Brief =>
Copy the following data exactly and drop the pictures.

== Extracted records

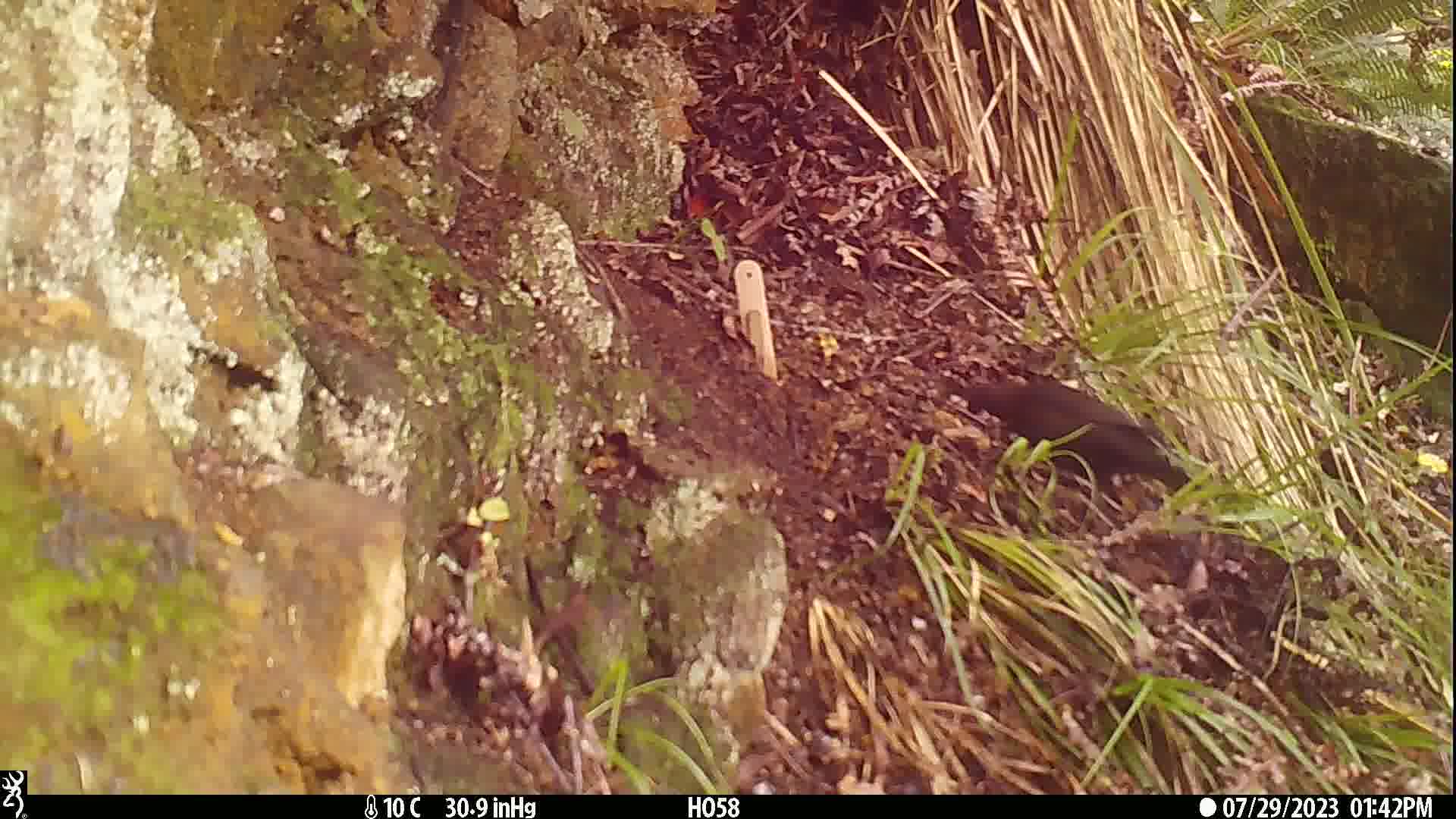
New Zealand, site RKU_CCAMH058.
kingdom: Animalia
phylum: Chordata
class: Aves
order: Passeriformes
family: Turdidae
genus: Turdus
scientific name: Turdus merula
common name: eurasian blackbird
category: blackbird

====

Worked solution =>
New Zealand, site RKU_CCAMH058.
kingdom: Animalia
phylum: Chordata
class: Aves
order: Passeriformes
family: Turdidae
genus: Turdus
scientific name: Turdus merula
common name: eurasian blackbird
category: blackbird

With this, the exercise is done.